▶ **Problem details**
Rewrite the rows below with "calm water" changed to "still water" and everything else left as it is. Omit the pictures from your version.

--- START Available records ---

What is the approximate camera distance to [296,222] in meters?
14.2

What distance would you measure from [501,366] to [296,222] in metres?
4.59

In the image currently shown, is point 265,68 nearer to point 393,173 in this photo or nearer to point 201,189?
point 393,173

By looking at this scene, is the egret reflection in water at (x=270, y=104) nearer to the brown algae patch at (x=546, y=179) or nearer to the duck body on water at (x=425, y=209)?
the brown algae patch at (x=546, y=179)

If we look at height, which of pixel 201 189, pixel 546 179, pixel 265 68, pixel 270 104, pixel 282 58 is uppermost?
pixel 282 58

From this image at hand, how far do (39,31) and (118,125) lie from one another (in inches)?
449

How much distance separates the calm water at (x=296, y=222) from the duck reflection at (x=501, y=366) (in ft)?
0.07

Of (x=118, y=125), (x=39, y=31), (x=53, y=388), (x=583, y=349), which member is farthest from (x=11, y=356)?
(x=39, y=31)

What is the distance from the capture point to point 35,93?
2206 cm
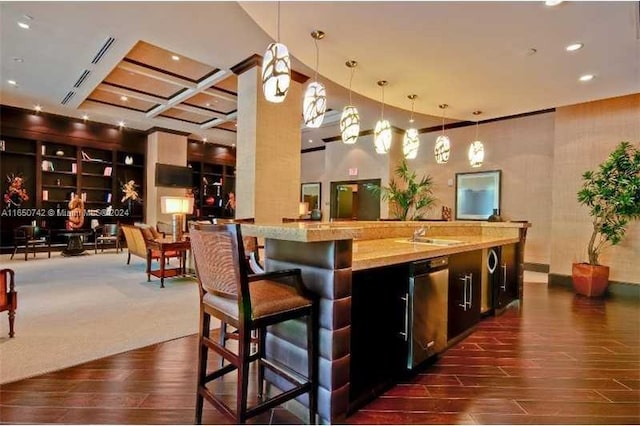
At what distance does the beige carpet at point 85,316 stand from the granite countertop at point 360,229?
6.19ft

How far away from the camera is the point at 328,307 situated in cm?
175

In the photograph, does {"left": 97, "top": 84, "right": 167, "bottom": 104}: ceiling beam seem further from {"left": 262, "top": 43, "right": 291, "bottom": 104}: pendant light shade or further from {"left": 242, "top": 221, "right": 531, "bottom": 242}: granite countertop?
{"left": 242, "top": 221, "right": 531, "bottom": 242}: granite countertop

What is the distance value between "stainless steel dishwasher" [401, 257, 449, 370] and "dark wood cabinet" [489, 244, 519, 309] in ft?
4.71

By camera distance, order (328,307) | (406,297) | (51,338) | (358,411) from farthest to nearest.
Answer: (51,338), (406,297), (358,411), (328,307)

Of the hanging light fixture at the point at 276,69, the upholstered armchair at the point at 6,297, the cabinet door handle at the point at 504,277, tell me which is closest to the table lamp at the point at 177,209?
the upholstered armchair at the point at 6,297

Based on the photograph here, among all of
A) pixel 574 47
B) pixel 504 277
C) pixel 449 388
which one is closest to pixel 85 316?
pixel 449 388

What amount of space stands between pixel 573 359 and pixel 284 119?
4341mm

--- END Available records ---

▶ **Answer to this problem**
What is the approximate camera distance to [296,222] in meters?
14.2

What distance would you measure from [501,366] to [296,222] in metres?
4.59

In the image currently shown, is point 265,68 nearer to point 393,173 in this photo or nearer to point 201,189?
point 393,173

By looking at this scene, is the egret reflection in water at (x=270, y=104) nearer to the brown algae patch at (x=546, y=179) or nearer to the duck body on water at (x=425, y=209)?
the brown algae patch at (x=546, y=179)

If we look at height, which of pixel 201 189, pixel 546 179, pixel 265 68, pixel 270 104, pixel 282 58 is uppermost?
pixel 282 58

From this image at hand, how far do (39,31) and (118,125) lie from one another (in inches)?
449

How much distance separates the still water at (x=296, y=222) from the duck reflection at (x=501, y=366) (in ft)?
0.07

Of (x=118, y=125), (x=39, y=31), (x=53, y=388), (x=583, y=349), which member is farthest from (x=11, y=356)?
(x=39, y=31)

What is the distance from the capture point to point 35,93?
2206 cm
At what distance does the beige carpet at point 85,316 stand from the granite countertop at point 360,229?
6.19ft

How far away from the camera is the point at 328,307 situated in cm?
175

In the photograph, does {"left": 97, "top": 84, "right": 167, "bottom": 104}: ceiling beam seem further from {"left": 262, "top": 43, "right": 291, "bottom": 104}: pendant light shade or further from {"left": 242, "top": 221, "right": 531, "bottom": 242}: granite countertop?
{"left": 242, "top": 221, "right": 531, "bottom": 242}: granite countertop

What is the distance value between "stainless steel dishwasher" [401, 257, 449, 370] and "dark wood cabinet" [489, 244, 519, 309] in ft?
4.71

By camera distance, order (328,307) | (406,297) | (51,338) | (358,411) from farthest to nearest.
Answer: (51,338), (406,297), (358,411), (328,307)

Of the hanging light fixture at the point at 276,69, the upholstered armchair at the point at 6,297, the cabinet door handle at the point at 504,277, tell me which is closest to the table lamp at the point at 177,209?
the upholstered armchair at the point at 6,297

Based on the photograph here, among all of
A) pixel 574 47
B) pixel 504 277
C) pixel 449 388
which one is closest to pixel 85 316?
pixel 449 388

What amount of space stands between pixel 573 359 and pixel 284 119?
4341mm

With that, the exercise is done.